* DATA LISTING:
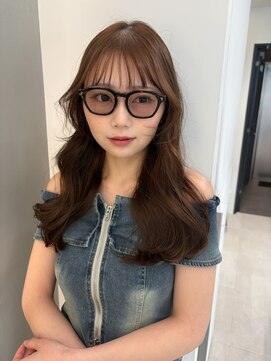 ソル 栄矢場町(SOL) 透明感カラー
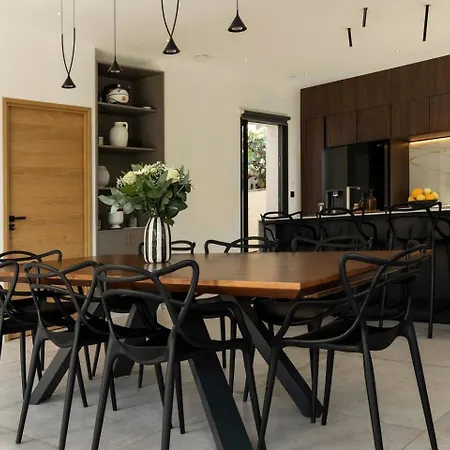 Nyaraló Yuna Heated Swimming Pool Agde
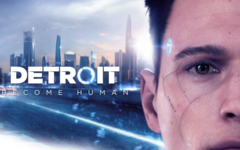 《底特律：化身为人》销量破千万！耕升踏雪Mini体验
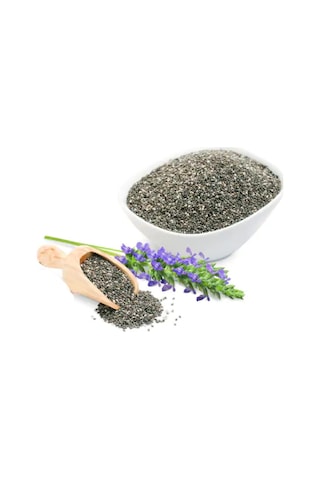 Chia Tohumu 500 G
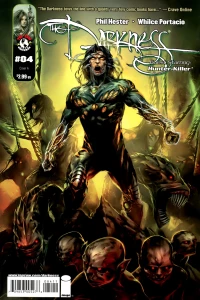 The Three Deaths of Jackie Estacado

* TASK DESCRIPTION: If a record holds a picture, leave the picture out and copy everything else exactly.

* WRITTEN SOLUTION:
 ソル 栄矢場町(SOL) 透明感カラー
 Nyaraló Yuna Heated Swimming Pool Agde
 《底特律：化身为人》销量破千万！耕升踏雪Mini体验
 Chia Tohumu 500 G
 The Three Deaths of Jackie Estacado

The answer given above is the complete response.